**Text segment**.

START

Urban Prayers: The Reinvention of Religion in the City
D/TR/NG 2012, 58 Min.
- Written and directed by: Sabrina Dittus
- Status: Completed
- Camera: Sami Karim
- Editor: Christopher Kaps
- Production: Pepperlint Film, commissioned by ZDF/arte
- arte editor: Martin Pieper
- Music: Andi Otto
New religious movements are booming. One reason for this is the worldwide change in religions. Faith and religion are no longer largely the preserve of unsophisticated villagers. On the contrary, being a believer is now trendy, and religion is moving into metropolitan areas and changing urban life. This is happening with all religions across the globe, and these systems of belief are undergoing reinvention in the city. Urban Prayers takes a look at the new, urban forms of faith and religion in Berlin, Istanbul and Lagos.
Berlin was long regarded as the “world capital of atheism”. Today, free-church Christian congregations celebrate Sunday services in the city’s hippest locations, cinemas, theatres, nightclubs and co-working spaces. Their clientele: academics, artists and media professionals.

END

**Set tasks**.
1: Answer these questions about the film description, marking each reply with its letter:
(a) Who edited the film?
(b) In which three cities does the film look at new forms of faith?
(c) What was Berlin long regarded as?
2: Rewrite the film description between "- Written and" and "Istanbul and Lagos.", inclusive, replacing "booming" with "thriving".
The material comes from a different source than the film description.

**Data extract**.

START

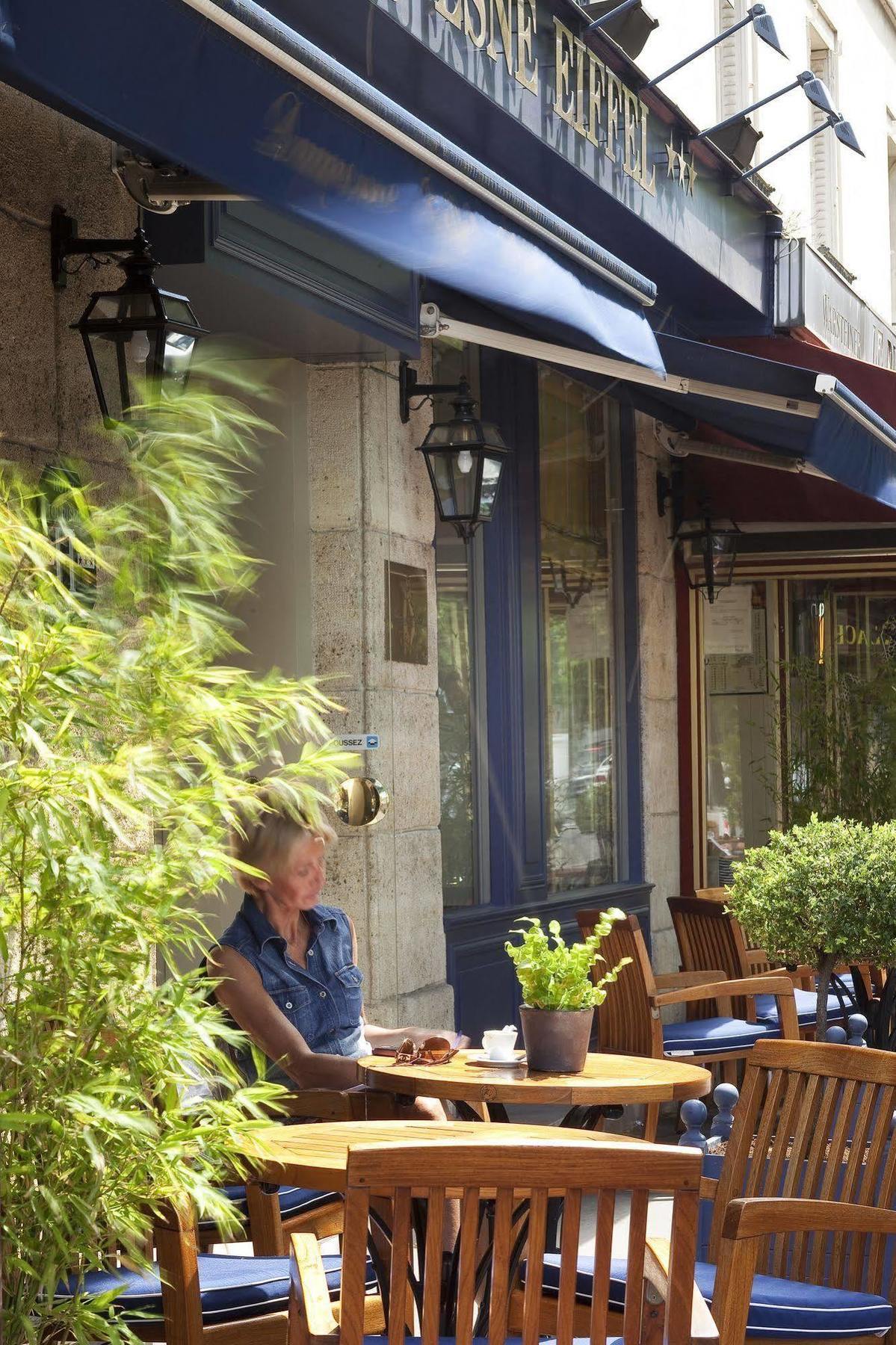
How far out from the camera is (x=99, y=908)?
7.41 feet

END
START

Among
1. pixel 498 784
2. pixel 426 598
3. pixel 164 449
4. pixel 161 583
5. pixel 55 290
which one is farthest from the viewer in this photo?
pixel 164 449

END

**Responses in order**.
1:
(a) Christopher Kaps
(b) Berlin, Istanbul and Lagos
(c) The "world capital of atheism"

2:
- Written and directed by: Sabrina Dittus
- Status: Completed
- Camera: Sami Karim
- Editor: Christopher Kaps
- Production: Pepperlint Film, commissioned by ZDF/arte
- arte editor: Martin Pieper
- Music: Andi Otto
New religious movements are thriving. One reason for this is the worldwide change in religions. Faith and religion are no longer largely the preserve of unsophisticated villagers. On the contrary, being a believer is now trendy, and religion is moving into metropolitan areas and changing urban life. This is happening with all religions across the globe, and these systems of belief are undergoing reinvention in the city. Urban Prayers takes a look at the new, urban forms of faith and religion in Berlin, Istanbul and Lagos.